Wednesday, July 18, 2007

Cities without Slums - The Millennium Declaration

September 2000, Heads of State and Government at the General Assembly Special Session adopted the United Nations Millennium Declaration. By the year 2015, they committed [WSSD Johannesburg March 2005 re-committed] themselves amoung others to:

  • Achieve, by 2020, significant improvements in the lives of at least 100 million slum dwellers as proposed in the “Cities without Slums” initiative.
  • Ratify the Kyoto Protocol and to embark on the required reduction in emission of greenhouse gases;
  • Intensify our collective efforts for the management, conservation and sustainable development of all types of forests;
  • Press for the full implementation of the Convention on Biological Diversity and the Convention to Combat Desertification;
One billion people around the world now live in city slums and their numbers are set to double over the next 25 years. But slums are no more inevitable than they are acceptable. While it may be difficult to overcome relative poverty, it is perfectly possible to ensure that the poor are provided with adequate shelter and basic services.

The history of cities in the developed world proves the point. During the nineteenth century urban centers all over Europe and America exploded into major metropolitan areas. London went from a population of 800,000 in 1800 to over 6.5 million in 1900. Paris grew from 500,000 to over 3 million. And by 1900, the population of New York was 4.2 million.

The urban poor in all these cities lived in appalling conditions. With the advent of the mass media, their cause was taken up by many illustrious journalists and authors – such as Dickens, Mayhew and Zola – who engaged politicians and professionals to help change the policies of their time.

Demographic shift
Now, over a hundred years later, some 50 per cent of the world’s population live in urban areas.

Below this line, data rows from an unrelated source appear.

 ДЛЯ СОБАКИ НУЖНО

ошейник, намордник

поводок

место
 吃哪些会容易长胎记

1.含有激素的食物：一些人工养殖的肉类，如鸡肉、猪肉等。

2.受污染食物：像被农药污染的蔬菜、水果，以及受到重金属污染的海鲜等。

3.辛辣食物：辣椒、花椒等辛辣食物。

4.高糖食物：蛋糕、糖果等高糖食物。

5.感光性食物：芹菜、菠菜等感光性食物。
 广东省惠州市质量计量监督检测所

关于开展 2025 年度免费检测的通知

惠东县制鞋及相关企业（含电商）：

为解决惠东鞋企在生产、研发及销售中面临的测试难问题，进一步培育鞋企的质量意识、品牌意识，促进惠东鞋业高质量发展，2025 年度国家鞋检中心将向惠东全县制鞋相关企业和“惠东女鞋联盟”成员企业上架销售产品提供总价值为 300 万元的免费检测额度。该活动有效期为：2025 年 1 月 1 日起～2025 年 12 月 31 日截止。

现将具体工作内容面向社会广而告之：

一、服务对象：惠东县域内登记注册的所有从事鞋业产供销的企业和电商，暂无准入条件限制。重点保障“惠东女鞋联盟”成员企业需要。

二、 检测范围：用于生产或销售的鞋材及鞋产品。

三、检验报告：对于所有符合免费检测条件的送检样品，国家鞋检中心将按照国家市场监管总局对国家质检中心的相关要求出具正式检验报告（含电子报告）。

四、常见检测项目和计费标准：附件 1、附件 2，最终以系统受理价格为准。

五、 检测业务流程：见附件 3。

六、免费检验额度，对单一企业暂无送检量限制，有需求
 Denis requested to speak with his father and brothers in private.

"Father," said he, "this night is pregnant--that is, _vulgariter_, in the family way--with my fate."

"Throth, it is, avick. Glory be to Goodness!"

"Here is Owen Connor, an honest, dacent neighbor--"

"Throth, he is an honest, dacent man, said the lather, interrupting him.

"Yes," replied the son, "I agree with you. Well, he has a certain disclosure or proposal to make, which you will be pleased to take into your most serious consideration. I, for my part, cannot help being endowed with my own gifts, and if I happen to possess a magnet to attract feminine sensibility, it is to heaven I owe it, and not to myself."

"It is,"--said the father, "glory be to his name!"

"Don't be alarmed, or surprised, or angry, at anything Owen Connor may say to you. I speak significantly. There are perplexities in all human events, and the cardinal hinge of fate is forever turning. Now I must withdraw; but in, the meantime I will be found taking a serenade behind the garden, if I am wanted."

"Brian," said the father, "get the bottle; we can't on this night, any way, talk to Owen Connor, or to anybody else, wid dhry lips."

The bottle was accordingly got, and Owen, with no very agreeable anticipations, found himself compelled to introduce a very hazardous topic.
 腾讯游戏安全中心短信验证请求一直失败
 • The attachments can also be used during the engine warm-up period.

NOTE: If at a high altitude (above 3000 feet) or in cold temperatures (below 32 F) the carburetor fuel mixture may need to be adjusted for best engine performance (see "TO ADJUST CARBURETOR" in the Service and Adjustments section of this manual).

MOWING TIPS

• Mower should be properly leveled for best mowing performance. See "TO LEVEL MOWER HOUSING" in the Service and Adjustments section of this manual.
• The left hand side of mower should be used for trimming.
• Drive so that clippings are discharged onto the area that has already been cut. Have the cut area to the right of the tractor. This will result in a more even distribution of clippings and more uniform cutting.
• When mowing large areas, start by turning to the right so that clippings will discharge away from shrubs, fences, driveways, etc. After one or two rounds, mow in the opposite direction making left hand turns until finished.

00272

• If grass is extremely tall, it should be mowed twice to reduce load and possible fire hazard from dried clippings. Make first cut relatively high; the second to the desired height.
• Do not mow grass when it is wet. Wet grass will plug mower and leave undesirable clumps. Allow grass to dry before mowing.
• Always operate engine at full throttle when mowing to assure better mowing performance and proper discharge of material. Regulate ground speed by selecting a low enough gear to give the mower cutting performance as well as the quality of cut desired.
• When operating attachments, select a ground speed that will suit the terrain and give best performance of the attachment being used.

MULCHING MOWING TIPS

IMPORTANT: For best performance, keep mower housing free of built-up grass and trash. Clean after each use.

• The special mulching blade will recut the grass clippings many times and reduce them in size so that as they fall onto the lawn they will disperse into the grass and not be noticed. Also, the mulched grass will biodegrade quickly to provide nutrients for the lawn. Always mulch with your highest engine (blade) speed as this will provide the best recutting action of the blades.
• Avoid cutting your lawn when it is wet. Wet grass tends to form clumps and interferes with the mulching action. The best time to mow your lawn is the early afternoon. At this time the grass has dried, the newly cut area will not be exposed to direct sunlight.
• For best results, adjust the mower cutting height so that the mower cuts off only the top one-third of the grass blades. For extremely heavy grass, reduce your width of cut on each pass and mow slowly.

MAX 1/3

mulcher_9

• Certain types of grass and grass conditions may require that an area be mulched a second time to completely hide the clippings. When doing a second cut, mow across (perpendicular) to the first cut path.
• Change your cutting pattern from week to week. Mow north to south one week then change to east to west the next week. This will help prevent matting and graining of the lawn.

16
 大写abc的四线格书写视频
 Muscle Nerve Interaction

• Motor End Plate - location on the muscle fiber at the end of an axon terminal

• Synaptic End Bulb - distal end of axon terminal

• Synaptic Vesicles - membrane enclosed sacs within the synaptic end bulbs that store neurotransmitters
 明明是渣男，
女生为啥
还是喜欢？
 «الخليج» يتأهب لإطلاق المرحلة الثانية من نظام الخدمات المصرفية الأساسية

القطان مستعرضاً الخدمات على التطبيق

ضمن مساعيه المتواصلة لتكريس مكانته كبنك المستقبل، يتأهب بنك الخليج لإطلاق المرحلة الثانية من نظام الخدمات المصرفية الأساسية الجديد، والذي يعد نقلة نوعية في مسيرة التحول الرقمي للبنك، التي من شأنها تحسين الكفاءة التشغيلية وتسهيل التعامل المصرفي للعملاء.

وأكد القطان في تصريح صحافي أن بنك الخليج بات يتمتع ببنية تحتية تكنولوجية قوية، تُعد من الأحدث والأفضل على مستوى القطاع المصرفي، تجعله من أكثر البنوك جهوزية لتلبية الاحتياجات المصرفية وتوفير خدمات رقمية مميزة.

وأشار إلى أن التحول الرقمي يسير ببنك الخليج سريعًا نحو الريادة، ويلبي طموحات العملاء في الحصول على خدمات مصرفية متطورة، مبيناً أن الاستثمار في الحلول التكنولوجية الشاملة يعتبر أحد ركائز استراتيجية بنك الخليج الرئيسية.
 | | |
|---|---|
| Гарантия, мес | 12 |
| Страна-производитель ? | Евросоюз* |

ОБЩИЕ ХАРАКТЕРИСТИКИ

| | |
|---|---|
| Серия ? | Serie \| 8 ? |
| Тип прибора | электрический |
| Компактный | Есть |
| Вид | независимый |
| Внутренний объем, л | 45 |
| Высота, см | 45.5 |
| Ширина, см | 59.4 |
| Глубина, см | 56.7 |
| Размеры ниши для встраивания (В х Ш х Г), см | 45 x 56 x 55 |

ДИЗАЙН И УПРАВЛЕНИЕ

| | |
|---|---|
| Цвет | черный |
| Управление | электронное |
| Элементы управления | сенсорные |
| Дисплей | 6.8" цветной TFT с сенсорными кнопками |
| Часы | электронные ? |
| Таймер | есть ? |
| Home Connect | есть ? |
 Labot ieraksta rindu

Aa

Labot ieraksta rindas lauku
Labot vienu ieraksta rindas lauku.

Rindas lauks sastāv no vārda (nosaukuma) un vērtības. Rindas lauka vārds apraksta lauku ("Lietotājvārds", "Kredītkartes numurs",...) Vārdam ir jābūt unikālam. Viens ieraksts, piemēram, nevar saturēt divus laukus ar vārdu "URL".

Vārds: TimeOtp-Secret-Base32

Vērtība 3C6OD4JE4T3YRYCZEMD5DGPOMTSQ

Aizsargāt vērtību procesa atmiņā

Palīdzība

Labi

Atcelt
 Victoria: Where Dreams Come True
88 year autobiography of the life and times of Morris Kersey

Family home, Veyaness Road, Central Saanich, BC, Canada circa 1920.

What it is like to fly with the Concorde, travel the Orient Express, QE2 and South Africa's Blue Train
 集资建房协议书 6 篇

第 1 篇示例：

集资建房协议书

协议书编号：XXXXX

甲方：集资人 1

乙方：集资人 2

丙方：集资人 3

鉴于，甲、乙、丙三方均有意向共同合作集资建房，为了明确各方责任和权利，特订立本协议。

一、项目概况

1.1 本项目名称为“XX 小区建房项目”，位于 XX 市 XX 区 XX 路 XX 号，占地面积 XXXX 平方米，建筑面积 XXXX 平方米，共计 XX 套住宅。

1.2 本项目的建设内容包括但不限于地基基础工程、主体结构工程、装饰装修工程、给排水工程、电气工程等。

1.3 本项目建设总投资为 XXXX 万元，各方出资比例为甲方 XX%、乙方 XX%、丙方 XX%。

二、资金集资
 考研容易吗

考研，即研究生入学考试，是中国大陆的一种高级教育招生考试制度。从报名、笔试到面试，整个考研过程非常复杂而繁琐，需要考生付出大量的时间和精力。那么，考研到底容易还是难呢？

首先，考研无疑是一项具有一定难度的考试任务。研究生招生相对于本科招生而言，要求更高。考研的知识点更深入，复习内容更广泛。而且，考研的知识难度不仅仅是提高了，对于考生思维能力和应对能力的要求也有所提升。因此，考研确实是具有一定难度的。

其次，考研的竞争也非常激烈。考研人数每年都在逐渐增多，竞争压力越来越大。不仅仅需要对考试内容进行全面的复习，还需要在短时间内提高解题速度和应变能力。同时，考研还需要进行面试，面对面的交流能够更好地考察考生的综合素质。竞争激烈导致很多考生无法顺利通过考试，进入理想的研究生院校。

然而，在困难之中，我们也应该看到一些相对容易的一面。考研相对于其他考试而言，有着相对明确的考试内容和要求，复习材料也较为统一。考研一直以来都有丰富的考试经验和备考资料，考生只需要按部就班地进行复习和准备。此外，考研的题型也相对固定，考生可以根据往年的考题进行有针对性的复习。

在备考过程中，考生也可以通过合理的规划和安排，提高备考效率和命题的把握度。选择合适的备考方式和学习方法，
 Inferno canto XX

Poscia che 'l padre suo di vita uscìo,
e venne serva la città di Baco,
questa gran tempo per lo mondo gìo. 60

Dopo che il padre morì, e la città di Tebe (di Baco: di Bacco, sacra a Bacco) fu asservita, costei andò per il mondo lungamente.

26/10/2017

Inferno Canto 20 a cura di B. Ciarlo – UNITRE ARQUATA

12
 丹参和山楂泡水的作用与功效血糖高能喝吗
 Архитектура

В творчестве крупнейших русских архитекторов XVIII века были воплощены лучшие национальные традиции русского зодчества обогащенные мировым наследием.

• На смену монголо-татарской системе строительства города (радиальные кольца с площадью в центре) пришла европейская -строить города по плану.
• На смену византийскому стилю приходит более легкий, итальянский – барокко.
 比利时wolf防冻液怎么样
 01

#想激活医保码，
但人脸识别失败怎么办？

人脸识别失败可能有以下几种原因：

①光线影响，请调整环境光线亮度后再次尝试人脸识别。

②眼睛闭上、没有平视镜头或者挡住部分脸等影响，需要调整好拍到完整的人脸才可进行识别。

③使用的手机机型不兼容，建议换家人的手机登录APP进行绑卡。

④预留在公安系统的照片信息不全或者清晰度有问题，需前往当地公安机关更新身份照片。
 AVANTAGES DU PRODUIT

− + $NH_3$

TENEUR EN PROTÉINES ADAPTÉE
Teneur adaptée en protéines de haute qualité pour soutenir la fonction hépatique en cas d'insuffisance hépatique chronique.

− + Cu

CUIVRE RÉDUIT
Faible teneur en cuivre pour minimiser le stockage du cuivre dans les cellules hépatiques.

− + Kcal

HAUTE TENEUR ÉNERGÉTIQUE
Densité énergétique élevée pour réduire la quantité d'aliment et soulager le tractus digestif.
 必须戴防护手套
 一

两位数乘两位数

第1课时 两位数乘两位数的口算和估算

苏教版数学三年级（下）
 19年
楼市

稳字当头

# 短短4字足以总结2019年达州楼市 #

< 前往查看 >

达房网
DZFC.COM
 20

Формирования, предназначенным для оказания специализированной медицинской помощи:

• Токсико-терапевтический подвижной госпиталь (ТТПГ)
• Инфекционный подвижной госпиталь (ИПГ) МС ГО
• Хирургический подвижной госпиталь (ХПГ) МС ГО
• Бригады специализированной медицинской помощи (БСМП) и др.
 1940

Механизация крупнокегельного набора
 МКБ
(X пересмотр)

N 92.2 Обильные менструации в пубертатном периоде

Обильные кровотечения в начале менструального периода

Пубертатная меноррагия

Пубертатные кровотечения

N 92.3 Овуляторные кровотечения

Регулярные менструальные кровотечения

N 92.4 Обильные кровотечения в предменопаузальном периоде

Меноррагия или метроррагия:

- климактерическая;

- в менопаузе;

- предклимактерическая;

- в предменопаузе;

Europe, North and South America and the Caribbean have stabilized with about 75 per cent of their populations living in cities and towns – but UN-HABITAT’s report projections expect the still predominantly rural Africa and Asia to go through a major demographic shift. One third of the 3 billion inhabitants of the world’s cities and towns, are now slum dwellers. And if present trends continue, there will be 2 billion of them by 2030.

The Commission for Africa report, Our Common Interest – for which I was one of seventeen commissioners – recently highlighted urbanization as the second most important challenge facing Africans, after the HIV/AIDS pandemic. The reasons are obvious enough. Africa is expected to stop being a rural continent by 2030, with an estimated 51 per cent of its people living in urban areas. Already a staggering 71 per cent of the urban population in Africa lives in slums – so business as usual is a recipe for long-term disaster and conflict.